Dan O It's quite an unlikely pairing, the hospital and the surgeon meeting at the altar to exchange vows and join hands in holy joint-venturedom.

Dan O Once sworn enemies, once bitter rivals, more and more hospitals and surgeons are now getting into the outpatient surgery business together. By one unofficial count, there are about 800 to 1,000 ASC JVs, with lots more to come, perhaps twice as many 51-49 ventures where the only thing left to fight over will be who controls the hyphen.

It feels as though we're on the cusp of a slight shift in the ambulatory market and that the JV model could emerge as the shape of things to come - the powerful-but-plodding hospital tethered to the nimble, quick surgery center.

"Hospitals don't do ambulatory surgery well because they're focused on their inpatient product," says a surgeon negotiating a JV. "But if you take a powerful hospital that focuses its resources on the inpatient side and lets the outpatient side be truly outpatient, that model may survive."

Here's a look at a few factors that might explain why hospitals and surgeons have stopped fighting and started coupling.

#### [Activity]
Continue the piece on hospitals and surgeons forming joint ventures in outpatient surgery, starting right after its final sentence.

#### [Data supplied]
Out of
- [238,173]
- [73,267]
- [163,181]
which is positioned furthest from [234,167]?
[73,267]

#### [Written response]
  • Favorable laws. The regulatory landscape has been paved for more JVs. In South Carolina, for example, health officials who control CONs have proposed "special consideration" to physician-hospital joint ventures, which "are more likely to result in a positive situation for the overall local healthcare system."
  • Pumping the breaks on new ASCs. This year might mark the first that significantly fewer new ASCs are built than in the preceding year. In 2003, Medicare certified 356 new ASCs. In 2004, the number of new ASCs projected to open is 188, a 47-percent drop. Is it the declining reimbursements, barriers to entry or competitive pressures? Or is supply simply catching up to demand? Right now, there are nearly as many freestanding ASCs (4,400) as there are U.S. hospitals (4,500) that offer surgery.
  • Hospitals are vulnerable. Hospitals have had to swallow a lot of pride and suffer a lot of bad financial statements to admit that they simply can't compete with facilities built to do outpatient surgery. The rise of the JV could be a classic case of "if you can't beat them, join them." Surgery is a growth market, and most of that growth is taking place in alternate-site facilities.

In a sense, many hospitals who joint-venture are outsourcing their outpatient cases to their surgery center partners so they can free up their beds and their ORs for inpatient cases. In those terms, these partnerships make perfect sense.